### Exercise prompt
Given the material below, return only the lines starting at the line with "phylum: Chordata" and ending at the line with "category: wildebeest", exactly as they appear.

### Records supplied
───

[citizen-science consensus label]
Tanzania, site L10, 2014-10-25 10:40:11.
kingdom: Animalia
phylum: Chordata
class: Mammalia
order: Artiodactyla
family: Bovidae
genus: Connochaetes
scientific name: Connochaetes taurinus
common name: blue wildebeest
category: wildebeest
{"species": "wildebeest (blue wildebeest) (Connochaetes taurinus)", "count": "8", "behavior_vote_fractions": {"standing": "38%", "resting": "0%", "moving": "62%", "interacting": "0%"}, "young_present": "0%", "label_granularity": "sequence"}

───

### Output below
phylum: Chordata
class: Mammalia
order: Artiodactyla
family: Bovidae
genus: Connochaetes
scientific name: Connochaetes taurinus
common name: blue wildebeest
category: wildebeest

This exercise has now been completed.